Tara Lazar came on the scene with her fun and zany book, The Monstore. She is continuing the fun and humor in two more books to be released later this year, I Thought This Was a Bear Book, andLittle Red Gliding Hood. With these two, Tara has proven to be queen of the fairy tale mash-up. “What I love about fairy tales is that they are so familiar to everyone,” said Tara. “And I love writing fractured fairy tales, because there is a whole backstory that everyone already knows, so the new story is both familiar and fresh.”

Tara’s childhood bookcase held a classic collection of little golden books, and Tara likes to imagine that the characters all have lives together somewhere. This may have been the mindset that shaped her two new books. In I Thought This Was a Bear Book, an alien gets knocked out of his book and into the story of Goldilocks and the Three Bears. As Tara describes it, “Chaos ensues.”

Her favorite fairy tale, Little Red Riding Hood, was the jumping off place for Little Red Gliding Hood. She says, “What I love about Little Red is that there are so many permutations, so many places you can go with that story.” Also, Red provides plenty of opportunities for Tara’s kooky humor. A friend of hers was writing a book in which Red is a ninja. That friend urged Tara, who was a champion figure skater, to write about Red as a figure skater. “I used Little Red and smooshed in every other fairy tale and nursery rhyme character that I loved as a kid – Jack Sprat and his wife, the tortoise and the hare, Humpty Dumpty, Rapunzel,” described Tara, “It was really fun to bring in the other characters and see how they could help Red.”
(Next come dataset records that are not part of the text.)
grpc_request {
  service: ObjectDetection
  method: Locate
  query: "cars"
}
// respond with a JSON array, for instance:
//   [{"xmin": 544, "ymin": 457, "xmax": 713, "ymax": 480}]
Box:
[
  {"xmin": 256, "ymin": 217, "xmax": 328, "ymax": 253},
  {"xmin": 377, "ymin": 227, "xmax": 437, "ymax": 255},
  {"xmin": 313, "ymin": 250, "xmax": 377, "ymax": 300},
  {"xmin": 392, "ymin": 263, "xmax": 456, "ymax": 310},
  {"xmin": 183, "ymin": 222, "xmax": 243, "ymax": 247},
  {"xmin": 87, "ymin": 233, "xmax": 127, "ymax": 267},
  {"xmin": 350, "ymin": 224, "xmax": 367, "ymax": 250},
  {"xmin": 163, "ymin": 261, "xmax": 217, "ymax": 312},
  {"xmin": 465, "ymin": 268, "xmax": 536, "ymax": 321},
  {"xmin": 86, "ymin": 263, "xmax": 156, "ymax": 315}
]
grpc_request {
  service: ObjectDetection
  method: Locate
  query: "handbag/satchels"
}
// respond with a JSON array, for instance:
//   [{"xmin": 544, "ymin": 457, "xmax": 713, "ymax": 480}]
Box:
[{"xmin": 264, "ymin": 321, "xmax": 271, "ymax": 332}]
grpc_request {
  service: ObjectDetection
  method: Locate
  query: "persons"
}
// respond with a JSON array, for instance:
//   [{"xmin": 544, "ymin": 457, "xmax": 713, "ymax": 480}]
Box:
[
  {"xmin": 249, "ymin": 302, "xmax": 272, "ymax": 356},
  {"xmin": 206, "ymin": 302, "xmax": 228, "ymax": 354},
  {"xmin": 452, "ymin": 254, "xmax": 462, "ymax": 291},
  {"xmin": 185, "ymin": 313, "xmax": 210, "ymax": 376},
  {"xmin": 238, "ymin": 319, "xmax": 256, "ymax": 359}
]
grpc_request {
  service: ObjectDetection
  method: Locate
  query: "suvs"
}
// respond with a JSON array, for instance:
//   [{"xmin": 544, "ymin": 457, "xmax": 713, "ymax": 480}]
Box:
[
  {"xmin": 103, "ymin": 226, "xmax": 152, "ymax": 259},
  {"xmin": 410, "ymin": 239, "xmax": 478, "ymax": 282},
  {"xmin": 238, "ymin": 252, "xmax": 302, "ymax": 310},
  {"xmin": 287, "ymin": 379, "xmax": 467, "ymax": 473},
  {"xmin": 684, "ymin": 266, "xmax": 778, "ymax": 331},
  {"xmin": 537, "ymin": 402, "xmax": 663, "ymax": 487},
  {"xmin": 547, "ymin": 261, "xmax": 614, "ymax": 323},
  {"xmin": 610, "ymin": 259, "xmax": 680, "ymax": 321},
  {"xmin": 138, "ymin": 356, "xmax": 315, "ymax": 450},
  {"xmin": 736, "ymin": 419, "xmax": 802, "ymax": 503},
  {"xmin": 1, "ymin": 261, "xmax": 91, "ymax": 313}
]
The thing Tara liked most about the original Red Riding Hood story was that Red’s mom trusted her to handle an important errand by herself. “I really like stories where the child can go off on their own and have adventures,” said Tara. “Kids’ days are full of adults – the great thing for kids about books and stories is that the kids in them can have autonomy and freedom without adult interference or structure.”